Changed the name to protect and moved it up to the top.  I debated putting it
after the easy-out "if (!m_opened) return;", but that's a rare failure path, so I
assumed we wouldn't put optimization over consistency.

>> +    m_scriptExecutionContext->databaseThread()->unscheduleDatabaseTasks(this);
>> +    m_scriptExecutionContext->postTask(ContextRemoveOpenDatabaseTask::create(holder));
>
> Can use 'this' for both, for consistency. It's guaranteed protected.

Done.

>> Index: LayoutTests/ChangeLog
>
> The Layouttest change should go with the DOMWindow change, in a different bug.
>
>> +        No bug.  This is part of the checkin for
>> +        https://bugs.webkit.org/show_bug.cgi?id=22725
>
> Normally, all the ChangeLog files that are part of the same checkin, refer to
> the same bug number.

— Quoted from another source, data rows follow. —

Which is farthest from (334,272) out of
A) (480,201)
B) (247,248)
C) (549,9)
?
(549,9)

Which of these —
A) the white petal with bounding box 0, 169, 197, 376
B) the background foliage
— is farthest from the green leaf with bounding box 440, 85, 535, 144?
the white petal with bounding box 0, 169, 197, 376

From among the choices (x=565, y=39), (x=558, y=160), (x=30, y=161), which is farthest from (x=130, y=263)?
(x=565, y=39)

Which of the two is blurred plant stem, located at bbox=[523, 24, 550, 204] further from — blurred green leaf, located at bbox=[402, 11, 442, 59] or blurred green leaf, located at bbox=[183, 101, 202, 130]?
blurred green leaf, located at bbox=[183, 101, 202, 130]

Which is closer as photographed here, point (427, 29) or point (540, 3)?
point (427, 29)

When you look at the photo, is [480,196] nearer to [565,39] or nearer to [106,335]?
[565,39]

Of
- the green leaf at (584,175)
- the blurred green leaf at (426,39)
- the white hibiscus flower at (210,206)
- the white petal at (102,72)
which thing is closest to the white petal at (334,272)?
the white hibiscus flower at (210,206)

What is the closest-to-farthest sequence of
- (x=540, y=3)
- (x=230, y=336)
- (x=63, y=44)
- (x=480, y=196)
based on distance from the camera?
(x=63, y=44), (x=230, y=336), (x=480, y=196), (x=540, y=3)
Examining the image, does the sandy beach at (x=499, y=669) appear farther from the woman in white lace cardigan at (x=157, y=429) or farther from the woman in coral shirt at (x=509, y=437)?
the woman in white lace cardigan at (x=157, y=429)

So the first line here would not be needed.

Gotcha.  Just as well that the test change will be in a separate checkin, then.
Comment 26 Dmitry Titov 2010-01-20 16:31:15 PST
Comment on attachment 47061 [details]
Removed DOMWindow.cpp change, fixed the last(?) few comments.

r=me.

Not sure if commit bot will land this since there is a style violation which is in fact a false positive (filed bug 33925 for that).
Comment 27 WebKit Commit Bot 2010-01-20 19:49:58 PST
Comment on attachment 47061 [details]
Removed DOMWindow.cpp change, fixed the last(?) few comments.

Clearing flags on attachment: 47061

Committed r53595: <http://trac.webkit.org/changeset/53595>
Comment 28 WebKit Commit Bot 2010-01-20 19:50:12 PST
All reviewed patches have been landed.  Closing bug.
Comment 29 Mikko Honkala 2010-02-12 08:26:21 PST
I think this bug has been closed prematurely. Most of the code is there, but for instance the glue code in WebCore/binding is not there. See e.g., 
WebCore/workers/WorkerContext.idl, where the openDatabase function is commented out and no implementations for the binding are there either.

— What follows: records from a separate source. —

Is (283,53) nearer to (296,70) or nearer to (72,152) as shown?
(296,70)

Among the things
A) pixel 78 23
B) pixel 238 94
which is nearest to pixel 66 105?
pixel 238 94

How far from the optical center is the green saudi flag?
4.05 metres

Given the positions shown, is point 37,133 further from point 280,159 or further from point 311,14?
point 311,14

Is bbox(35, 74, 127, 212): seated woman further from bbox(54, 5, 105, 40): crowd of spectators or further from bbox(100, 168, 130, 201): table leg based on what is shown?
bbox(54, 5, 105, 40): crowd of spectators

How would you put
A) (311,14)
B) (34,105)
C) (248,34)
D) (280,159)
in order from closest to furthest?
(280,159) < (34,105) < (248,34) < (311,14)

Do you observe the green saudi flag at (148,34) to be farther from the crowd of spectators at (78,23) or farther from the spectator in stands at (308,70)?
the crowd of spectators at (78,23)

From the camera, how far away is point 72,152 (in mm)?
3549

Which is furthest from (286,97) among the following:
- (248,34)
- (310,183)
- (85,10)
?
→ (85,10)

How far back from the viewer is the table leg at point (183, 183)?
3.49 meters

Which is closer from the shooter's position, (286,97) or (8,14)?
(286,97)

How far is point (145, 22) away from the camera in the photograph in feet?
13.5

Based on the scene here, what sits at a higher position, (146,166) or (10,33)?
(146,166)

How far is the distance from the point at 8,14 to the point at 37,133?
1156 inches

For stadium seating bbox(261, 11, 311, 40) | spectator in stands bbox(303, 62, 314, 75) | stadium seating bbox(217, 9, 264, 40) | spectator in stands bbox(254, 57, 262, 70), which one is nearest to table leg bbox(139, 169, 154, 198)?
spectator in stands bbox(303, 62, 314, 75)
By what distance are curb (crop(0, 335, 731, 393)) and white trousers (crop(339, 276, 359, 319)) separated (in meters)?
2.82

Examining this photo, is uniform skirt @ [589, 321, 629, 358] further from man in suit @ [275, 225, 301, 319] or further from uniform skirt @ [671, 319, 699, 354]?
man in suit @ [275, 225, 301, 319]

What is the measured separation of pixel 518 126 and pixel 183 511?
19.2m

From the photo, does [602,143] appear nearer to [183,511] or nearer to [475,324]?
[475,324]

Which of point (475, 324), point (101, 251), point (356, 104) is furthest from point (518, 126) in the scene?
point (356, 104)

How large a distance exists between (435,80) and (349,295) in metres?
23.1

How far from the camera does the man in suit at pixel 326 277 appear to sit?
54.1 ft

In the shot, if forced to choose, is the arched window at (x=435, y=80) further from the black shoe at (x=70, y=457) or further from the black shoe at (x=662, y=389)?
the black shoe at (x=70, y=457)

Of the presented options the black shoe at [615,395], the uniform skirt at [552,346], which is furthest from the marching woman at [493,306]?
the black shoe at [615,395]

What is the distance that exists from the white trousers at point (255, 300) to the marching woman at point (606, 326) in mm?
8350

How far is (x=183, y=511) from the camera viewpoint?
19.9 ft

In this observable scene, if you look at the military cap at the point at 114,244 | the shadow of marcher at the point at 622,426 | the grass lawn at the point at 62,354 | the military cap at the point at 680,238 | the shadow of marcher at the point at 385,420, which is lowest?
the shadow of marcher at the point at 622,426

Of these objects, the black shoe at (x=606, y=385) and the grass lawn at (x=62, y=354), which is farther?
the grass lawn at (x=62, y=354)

Since the title of the bug is  "Make SQL database storage work in Workers", I would reopen this bug.

http://trac.webkit.org/browser/trunk/WebCore/workers/WorkerContext.idl
Comment 30 Dmitry Titov 2010-02-12 09:47:40 PST
(In reply to comment #29)
> I think this bug has been closed prematurely. 
> Since the title of the bug is  "Make SQL database storage work in Workers", I
> would reopen this bug.

The better way of approaching multi-patch changes may be to have an 'umbrella bug' that says "Implement Foo" and then a few 1-patch bugs implementing actual parts of it, linking them to the main one.

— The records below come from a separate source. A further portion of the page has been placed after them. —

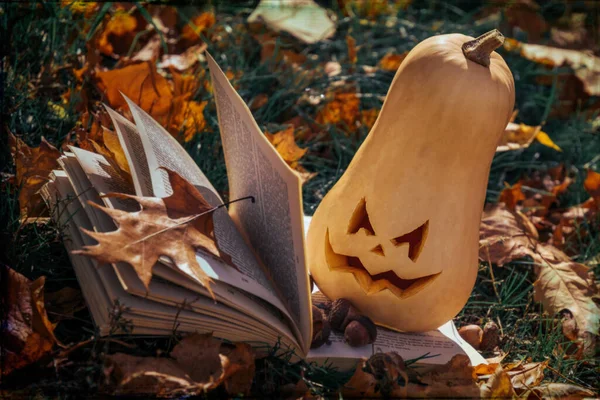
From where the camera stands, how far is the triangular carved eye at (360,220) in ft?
4.81

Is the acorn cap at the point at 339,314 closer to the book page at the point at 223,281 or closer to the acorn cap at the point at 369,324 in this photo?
the acorn cap at the point at 369,324

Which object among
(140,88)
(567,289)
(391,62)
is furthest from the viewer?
(391,62)

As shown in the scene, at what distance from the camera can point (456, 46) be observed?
1.38m

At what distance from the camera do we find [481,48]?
1.36 meters

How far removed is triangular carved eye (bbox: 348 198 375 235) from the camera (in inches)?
57.7

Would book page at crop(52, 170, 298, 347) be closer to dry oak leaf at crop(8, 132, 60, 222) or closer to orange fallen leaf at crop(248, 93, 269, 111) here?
dry oak leaf at crop(8, 132, 60, 222)

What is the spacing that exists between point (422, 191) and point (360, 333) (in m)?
0.32

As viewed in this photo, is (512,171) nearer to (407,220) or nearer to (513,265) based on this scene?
(513,265)

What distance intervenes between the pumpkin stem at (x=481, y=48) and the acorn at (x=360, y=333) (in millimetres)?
595

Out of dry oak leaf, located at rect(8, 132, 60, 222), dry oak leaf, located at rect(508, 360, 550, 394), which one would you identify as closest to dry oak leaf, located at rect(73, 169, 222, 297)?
dry oak leaf, located at rect(8, 132, 60, 222)

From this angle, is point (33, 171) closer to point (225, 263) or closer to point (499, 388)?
point (225, 263)

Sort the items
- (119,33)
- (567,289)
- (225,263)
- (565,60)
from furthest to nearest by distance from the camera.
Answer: (565,60) → (119,33) → (567,289) → (225,263)

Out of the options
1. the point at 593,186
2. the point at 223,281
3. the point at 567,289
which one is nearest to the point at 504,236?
the point at 567,289

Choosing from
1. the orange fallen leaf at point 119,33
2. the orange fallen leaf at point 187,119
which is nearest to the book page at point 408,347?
the orange fallen leaf at point 187,119
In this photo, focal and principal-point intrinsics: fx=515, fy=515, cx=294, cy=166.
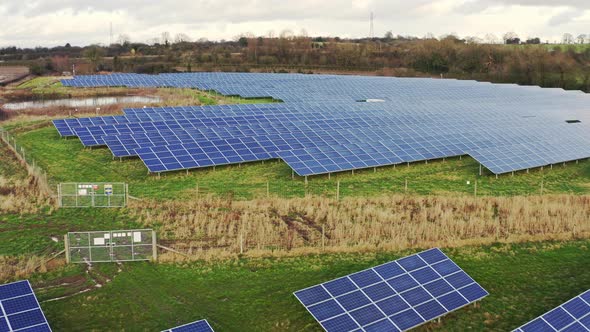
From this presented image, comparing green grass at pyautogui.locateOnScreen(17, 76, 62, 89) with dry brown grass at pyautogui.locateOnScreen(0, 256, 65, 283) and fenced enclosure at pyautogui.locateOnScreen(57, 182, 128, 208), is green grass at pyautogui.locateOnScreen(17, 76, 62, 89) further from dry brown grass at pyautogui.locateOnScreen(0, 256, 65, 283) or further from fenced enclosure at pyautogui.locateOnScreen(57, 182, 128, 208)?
dry brown grass at pyautogui.locateOnScreen(0, 256, 65, 283)

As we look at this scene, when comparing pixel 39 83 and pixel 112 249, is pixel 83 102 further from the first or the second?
pixel 112 249

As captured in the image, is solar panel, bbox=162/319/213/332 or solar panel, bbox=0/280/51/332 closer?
solar panel, bbox=0/280/51/332

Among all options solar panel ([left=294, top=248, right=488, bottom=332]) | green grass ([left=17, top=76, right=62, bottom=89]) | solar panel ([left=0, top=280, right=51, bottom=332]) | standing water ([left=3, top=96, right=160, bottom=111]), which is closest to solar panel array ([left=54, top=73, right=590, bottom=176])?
solar panel ([left=294, top=248, right=488, bottom=332])

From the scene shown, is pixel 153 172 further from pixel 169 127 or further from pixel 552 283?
pixel 552 283

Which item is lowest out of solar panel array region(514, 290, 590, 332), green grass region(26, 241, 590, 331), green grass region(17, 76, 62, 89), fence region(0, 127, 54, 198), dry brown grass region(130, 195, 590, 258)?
green grass region(26, 241, 590, 331)

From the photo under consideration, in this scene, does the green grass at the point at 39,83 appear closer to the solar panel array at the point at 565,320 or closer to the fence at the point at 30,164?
the fence at the point at 30,164

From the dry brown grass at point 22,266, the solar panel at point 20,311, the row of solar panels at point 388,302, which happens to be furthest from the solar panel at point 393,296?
the dry brown grass at point 22,266

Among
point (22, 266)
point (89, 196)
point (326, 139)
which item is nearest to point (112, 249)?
point (22, 266)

Since this bug contained landed patch of first part of the work, it can be renamed to reflect what it actually achieved.
Comment 31 Eric U. 2010-02-16 13:45:12 PST
(In reply to comment #30)
> (In reply to comment #29)
> > I think this bug has been closed prematurely. 
> > Since the title of the bug is  "Make SQL database storage work in Workers", I
> > would reopen this bug.
> 
> The better way of approaching multi-patch changes may be to have an 'umbrella
> bug' that says "Implement Foo" and then a few 1-patch bugs implementing actual
> parts of it, linking them to the main one.
> 
> Since this bug contained landed patch of first part of the work, it can be
> renamed to reflect what it actually achieved.

Renaming this bug; I'll go and log a few more to fill out the task.